According to the invention of claim 2, there is no step between the inner surface of the tube and the inner surface of the ball screw groove of the ball nut, and a smoothly continuous ball rolling surface is formed. Therefore, when the ball rolls and passes through the edge of the ball screw groove, the collision with the ball is mitigated, and the noise / vibration problem can be effectively avoided.

[Brief description of drawings]

FIG. 1 is a cross-sectional view showing a connecting portion between a tube of a ball screw and an edge of a tube prepared hole according to a first embodiment of the present invention.

FIG. 2 is a graph showing experimental results.
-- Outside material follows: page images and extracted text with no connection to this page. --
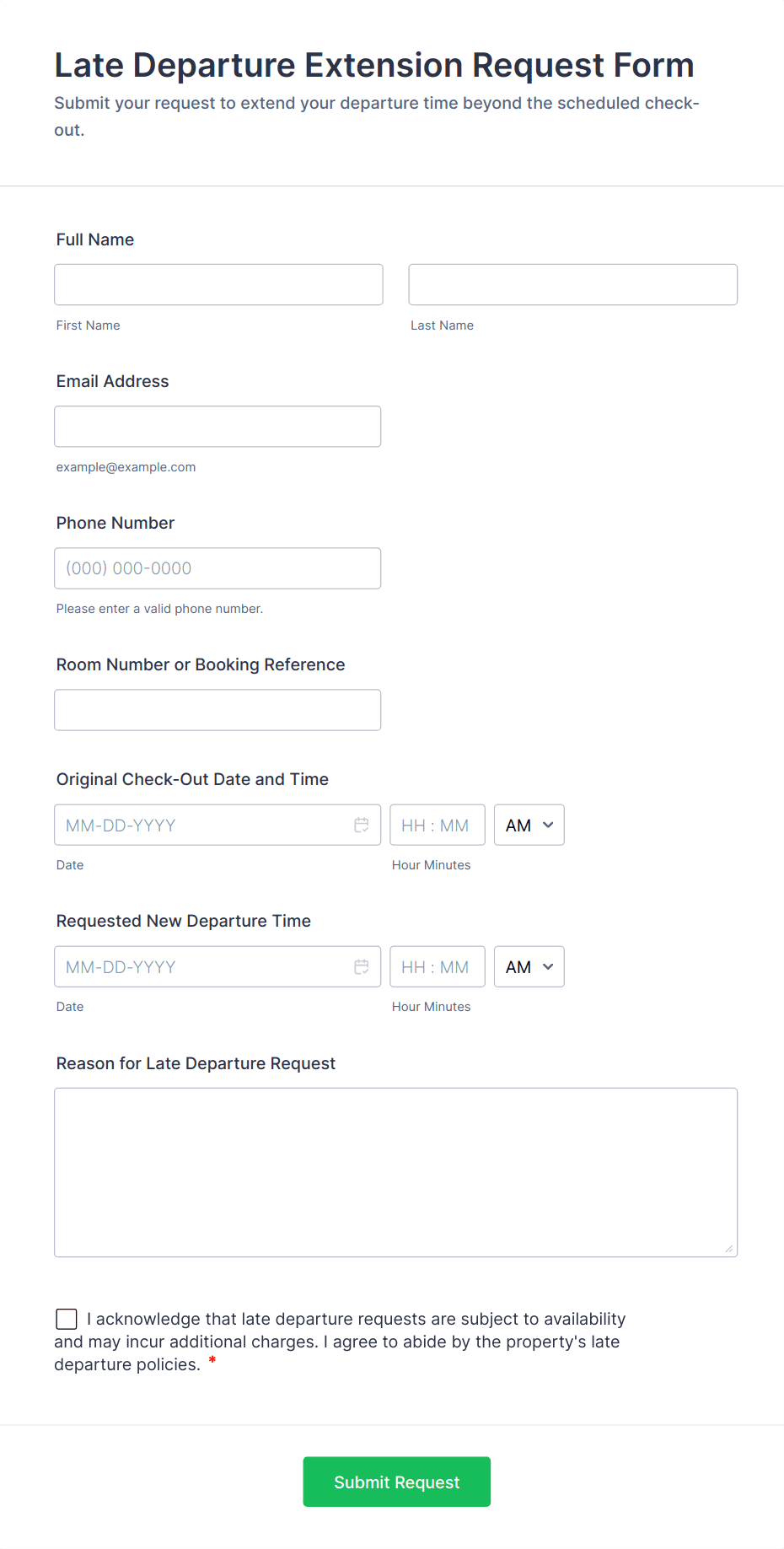 Late Departure Extension Request Form

Submit your request to extend your departure time beyond the scheduled check-out.

Full Name

First Name

Last Name

Email Address

example@example.com

Phone Number

(000) 000-0000

Please enter a valid phone number.

Room Number or Booking Reference

Original Check-Out Date and Time

MM-DD-YYYY

HH : MM

AM

Date

Hour Minutes

Requested New Departure Time

MM-DD-YYYY

HH : MM

AM

Date

Hour Minutes

Reason for Late Departure Request

I acknowledge that late departure requests are subject to availability and may incur additional charges. I agree to abide by the property's late departure policies. *

Submit Request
FIG. 3 is a sectional view showing a joint portion between a tube and a ball screw groove of the ball screw according to the second embodiment of the present invention.
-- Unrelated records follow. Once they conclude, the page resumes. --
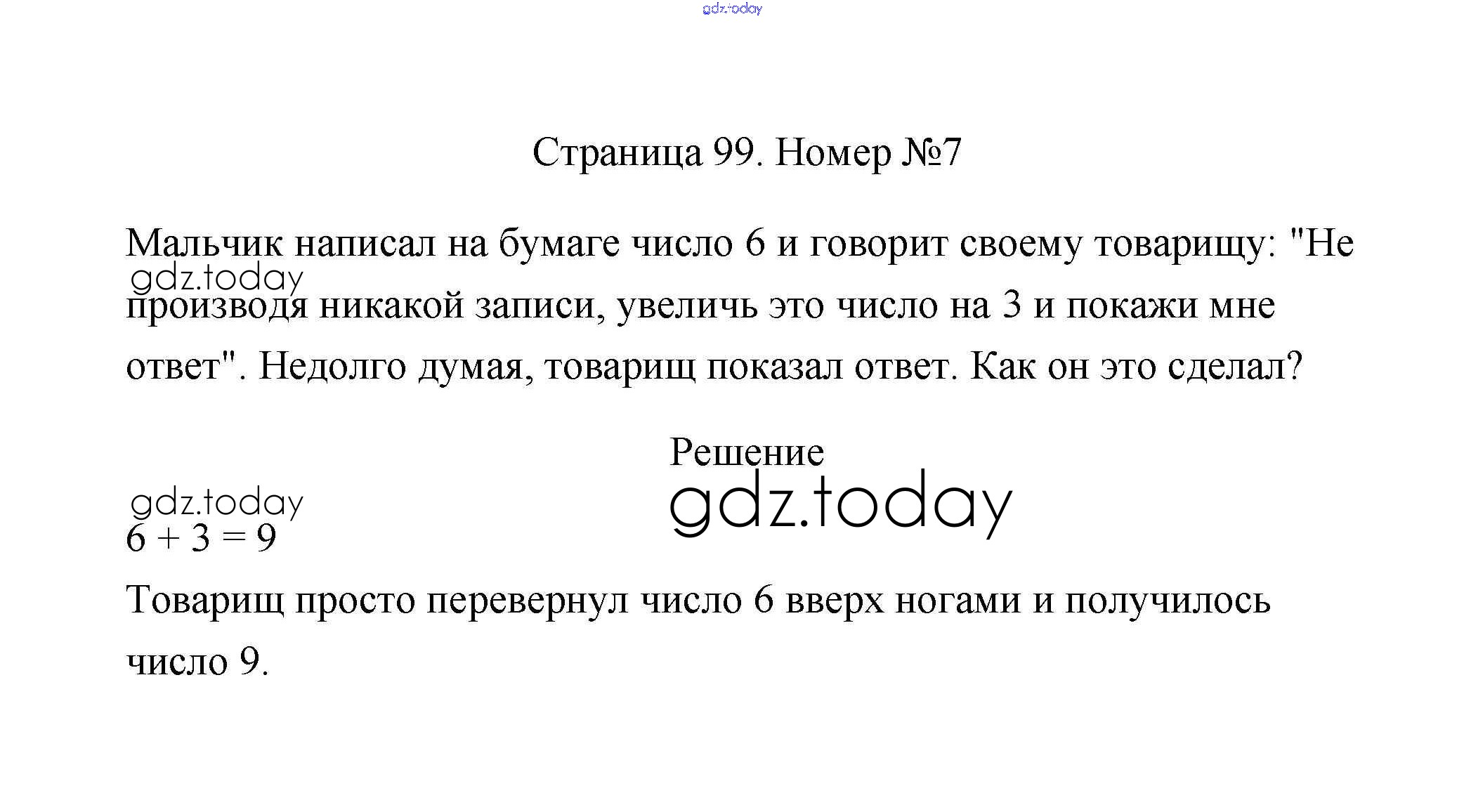 Страница 99. Номер №7

Мальчик написал на бумаге число 6 и говорит своему товарищу: "Не производя никакой записи, увеличь это число на 3 и покажи мне ответ". Недолго думая, товарищ показал ответ. Как он это сделал?

Решение

$6 + 3 = 9$

Товарищ просто перевернул число 6 вверх ногами и получилось число 9.

gdz.today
FIG. 4 is a graph showing experimental results.

FIG. 5 is a plan view of a conventional ball screw.

6 is a sectional view taken along the line AA of FIG.
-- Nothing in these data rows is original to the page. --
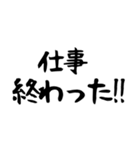 仕事
終わった!!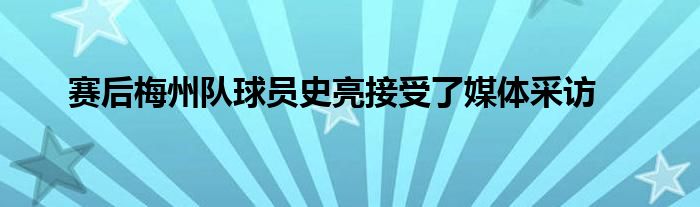 赛后梅州队球员史亮接受了媒体采访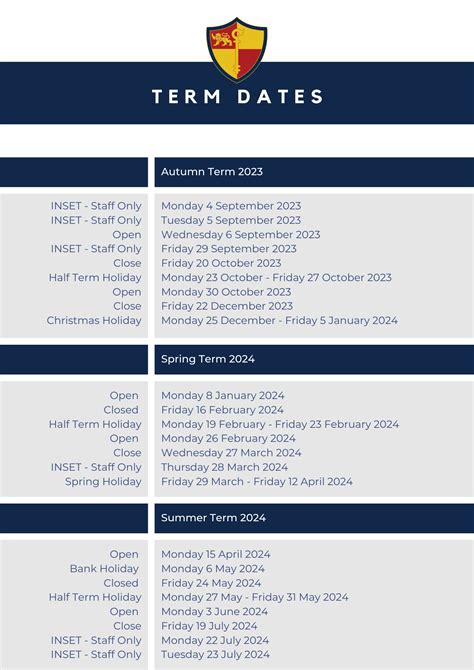 TERM DATES

| | Autumn Term 2023 |
|---|---|
| INSET - Staff Only | Monday 4 September 2023 |
| INSET - Staff Only | Tuesday 5 September 2023 |
| Open | Wednesday 6 September 2023 |
| INSET - Staff Only | Friday 29 September 2023 |
| Close | Friday 20 October 2023 |
| Half Term Holiday | Monday 23 October - Friday 27 October 2023 |
| Open | Monday 30 October 2023 |
| Close | Friday 22 December 2023 |
| Christmas Holiday | Monday 25 December - Friday 5 January 2024 |

| | Spring Term 2024 |
|---|---|
| Open | Monday 8 January 2024 |
| Closed | Friday 16 February 2024 |
| Half Term Holiday | Monday 19 February - Friday 23 February 2024 |
| Open | Monday 26 February 2024 |
| Close | Wednesday 27 March 2024 |
| INSET - Staff Only | Thursday 28 March 2024 |
| Spring Holiday | Friday 29 March - Friday 12 April 2024 |

| | Summer Term 2024 |
|---|---|
| Open | Monday 15 April 2024 |
| Bank Holiday | Monday 6 May 2024 |
| Closed | Friday 24 May 2024 |
| Half Term Holiday | Monday 27 May - Friday 31 May 2024 |
| Open | Monday 3 June 2024 |
| Close | Friday 19 July 2024 |
| INSET - Staff Only | Monday 22 July 2024 |
| INSET - Staff Only | Tuesday 23 July 2024 |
7 is a cross-sectional view showing an enlarged portion B of FIG. 6 to show a connecting portion between the tube of the ball screw and the edge of the prepared hole of the tube.

FIG. 8 is a partially sectional plan view of another conventional ball screw.

FIG. 9 is a cross-sectional view showing an enlarged portion C of FIG. 8 and an enlarged joint portion between the tube of the ball screw and the ball screw groove.

[Explanation of symbols]

1 ... Screw shaft 2, 4 ... Ball screw groove 3 ... Ball nut 7 ... tube 7a ... Pipe end 9 ... Ball 10 ... Tube pilot hole edge 12 ... Inside 14 ... seams

Claims (3)

[Claims] 1. A screw shaft having a spiral ball screw groove on an outer peripheral surface, a ball nut having a ball screw groove corresponding to the ball screw groove of the screw shaft on an inner peripheral surface, and a ball screw of the ball nut. A large number of balls rotatably interposed in the groove and the ball screw groove of the screw shaft, and a pipe end portion in a part of the ball screw groove so that the balls can pass over the screw threads of the screw shaft and circulate. In a ball screw consisting of a tube connected to the tube pilot hole edge of the ball nut and forming a circulation path, chamfering the inner surface of the tube end portion of the tube and the tube pilot hole end edge of the ball nut. Characteristic ball screw. 2. A screw shaft having a spiral ball screw groove on the outer peripheral surface, a ball nut having a ball screw groove corresponding to the ball screw groove of the screw shaft on the inner peripheral surface, and a ball screw of the ball nut. A large number of balls rotatably interposed in the groove and the ball screw groove of the screw shaft, and a pipe end portion in a part of the ball screw groove so that the balls can pass over the screw threads of the screw shaft and circulate. A ball screw comprising a tube which is connected to an end edge of a tube hole of the ball nut to form a circulation path, wherein an inner surface of the edge end of the tube hole of the ball nut is chamfered. 3. A screw shaft having a spiral ball screw groove on the outer peripheral surface, a ball nut having a ball screw groove corresponding to the ball screw groove of the screw shaft on the inner peripheral surface, and a ball screw of the ball nut. A large number of balls rotatably interposed in the groove and the ball screw groove of the screw shaft, and a pipe end portion in a part of the ball screw groove so that the balls can pass over the screw threads of the screw shaft and circulate. And a tube that forms a circulation path by connecting to the edge of the ball pilot hole of the ball nut, and the circulation path of the tube is perpendicular to the screw shaft by an angle that matches the lead angle of the ball screw groove of the ball nut. Ball screw having a different cross-section inclined in the axial direction, wherein the edge of the ball screw groove of the ball nut, which is a joint with the tube end of the tube, is chamfered.